* **TASK TO CARRY OUT**
Using the passage on Hillside Memorial Park below, decide whether each statement agrees with it: (a) the cemetery bore the name Hillside Memorial Park when it was founded in 1941; (b) Al Jolson's tomb was designed by Paul Williams; (c) the operating permit was granted in July 1943. Answer yes or no for each and quote the deciding words.

* **EXCERPTED PASSAGE**
_____
The Hillside Memorial Park and Mortuary is a Jewish cemetery located at 6001 West Centinela Avenue, in Culver City, California. Many Jews from the entertainment industry are buried here. The cemetery is known for Al Jolson's elaborate tomb (designed by Los Angeles architect Paul Williams), a 75-foot-high pergola and monument atop a hill above a water cascade, all visible from the adjacent San Diego Freeway.

History
Built on 35 acres of rolling hills in an undeveloped area near Inglewood, the cemetery was originally founded as B'nai B'rith Memorial Park in 1941 by Lazare F. Bernhard and Robert S. and Harry Groman, founders of Groman Mortuaries in 1936 and sons of Charles Groman, who co-founded the first licensed Jewish mortuary west of Chicago, Glasband-Groman-Glasband, before it was renamed "Hillside Memorial Park" in 1942. Because of objections by the Inglewood Chamber of Commerce, they were not granted a permit to operate by the Los Angeles County Board of Supervisors until July 1943.
_____
* **EXTRACTED MATERIAL**
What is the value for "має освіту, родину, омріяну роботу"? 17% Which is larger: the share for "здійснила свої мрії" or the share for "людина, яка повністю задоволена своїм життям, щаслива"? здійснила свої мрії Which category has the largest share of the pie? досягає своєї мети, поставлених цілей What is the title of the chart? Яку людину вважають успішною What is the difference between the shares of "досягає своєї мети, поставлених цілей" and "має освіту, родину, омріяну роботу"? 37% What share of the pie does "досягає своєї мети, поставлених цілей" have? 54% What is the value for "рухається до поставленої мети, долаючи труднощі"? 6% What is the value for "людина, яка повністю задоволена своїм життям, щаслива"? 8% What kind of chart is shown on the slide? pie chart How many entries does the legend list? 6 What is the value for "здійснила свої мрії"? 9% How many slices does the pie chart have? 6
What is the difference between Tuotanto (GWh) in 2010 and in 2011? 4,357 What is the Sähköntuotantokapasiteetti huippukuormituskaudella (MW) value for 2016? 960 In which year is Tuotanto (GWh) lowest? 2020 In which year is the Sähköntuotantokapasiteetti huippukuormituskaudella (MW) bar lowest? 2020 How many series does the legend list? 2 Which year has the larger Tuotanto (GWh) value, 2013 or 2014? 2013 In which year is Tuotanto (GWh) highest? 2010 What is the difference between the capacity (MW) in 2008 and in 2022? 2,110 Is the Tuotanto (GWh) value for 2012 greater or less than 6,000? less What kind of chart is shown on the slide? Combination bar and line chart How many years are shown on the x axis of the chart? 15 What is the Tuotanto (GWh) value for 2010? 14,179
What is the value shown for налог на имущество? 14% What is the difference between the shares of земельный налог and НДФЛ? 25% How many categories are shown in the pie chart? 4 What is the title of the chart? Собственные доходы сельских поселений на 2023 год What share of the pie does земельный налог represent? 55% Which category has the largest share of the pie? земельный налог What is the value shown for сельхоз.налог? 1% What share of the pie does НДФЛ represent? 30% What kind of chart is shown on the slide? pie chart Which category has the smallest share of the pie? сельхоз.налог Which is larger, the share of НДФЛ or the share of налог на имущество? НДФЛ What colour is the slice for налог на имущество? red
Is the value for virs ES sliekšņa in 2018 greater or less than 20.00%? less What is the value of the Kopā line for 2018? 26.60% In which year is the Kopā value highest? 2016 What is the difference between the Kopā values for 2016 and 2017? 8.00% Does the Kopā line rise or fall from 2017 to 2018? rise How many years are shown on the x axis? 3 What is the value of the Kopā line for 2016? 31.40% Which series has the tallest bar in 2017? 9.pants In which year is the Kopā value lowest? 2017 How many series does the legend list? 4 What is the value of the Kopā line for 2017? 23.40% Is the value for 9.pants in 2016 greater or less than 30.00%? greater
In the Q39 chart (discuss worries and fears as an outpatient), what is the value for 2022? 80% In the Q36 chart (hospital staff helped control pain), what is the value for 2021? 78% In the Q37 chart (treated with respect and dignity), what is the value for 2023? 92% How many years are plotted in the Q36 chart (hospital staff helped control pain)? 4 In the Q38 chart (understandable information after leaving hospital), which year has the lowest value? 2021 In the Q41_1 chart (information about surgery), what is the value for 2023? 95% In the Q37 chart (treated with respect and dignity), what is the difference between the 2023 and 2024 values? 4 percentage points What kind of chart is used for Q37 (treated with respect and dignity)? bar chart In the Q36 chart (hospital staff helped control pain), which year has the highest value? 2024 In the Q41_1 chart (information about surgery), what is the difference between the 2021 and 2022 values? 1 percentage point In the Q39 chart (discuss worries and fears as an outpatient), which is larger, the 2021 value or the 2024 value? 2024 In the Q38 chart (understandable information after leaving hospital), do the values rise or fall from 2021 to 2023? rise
_____
* **PROBLEM SOLUTION**
(a) No: "originally founded as B'nai B'rith Memorial Park in 1941"
(b) Yes: "designed by Los Angeles architect Paul Williams"
(c) Yes: "not granted a permit to operate by the Los Angeles County Board of Supervisors until July 1943"